As the tumultuous year that was 2020 comes finally to an end, this is an opportunity to return to a pleasurable task that I had meant to undertake just as the first COVID-related lockdown was taking hold. In April, the art-rock group, Phaze Theory, had released an album and concert video, Live at Balabam, which brought together their love of esoterica, W. B. Yeats and William Blake.
Based in London, the group was founded in 2014 by Christopher Barrett (on tuba), Tal Janes (guitar) and Marco Quarantotto (drums), and released their first album, Phaze Theory, in 2017. While that album owed more to Yeats (with tracks that included "Song of the Wandering Aengus" and "Dialogue of Self and Soul") it also included an astonishing burst of Blakeana in the form of "The Angel", in which Barrett's ominous blasts create a disturbing vortex from which bursts Janes' jazz guitar and Ray Jones wonderful vocals. It was exciting, dynamic and truly beautiful.
A year later, the group - now joined by singer Irini Arabatzi - had gathered at the Balabam music venue in Tottenham, an event which would be recorded as their new album. Again comprising a mixture of occultural-inspired songs, some of which Phaze Theory had already played at other clubs such as the Vortex and Bird's Nest, this album brings together a wider selection of Blake's songs, most notably The Little Girl Lost and The Little Girl Found, as well as How Sweet I Roam'd from the Poetical Sketches (and for the inclusion of which I might have been partially responsible...)

====================

Problems to solve:
• a. In the text on Phaze Theory, at which venue did the group gather for the event recorded as their new album?
• b. Reproduce the text on Phaze Theory from "As the tumultuous" up to and including "and William Blake.", substituting "quarantine" for "lockdown".
The data that follow come from a separate source.

Data section:
====================

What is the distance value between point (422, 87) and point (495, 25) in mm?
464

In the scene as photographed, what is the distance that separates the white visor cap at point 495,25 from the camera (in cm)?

====================

Solutions to each task:
• a. The Balabam music venue in Tottenham.

• b.
As the tumultuous year that was 2020 comes finally to an end, this is an opportunity to return to a pleasurable task that I had meant to undertake just as the first COVID-related quarantine was taking hold. In April, the art-rock group, Phaze Theory, had released an album and concert video, Live at Balabam, which brought together their love of esoterica, W. B. Yeats and William Blake.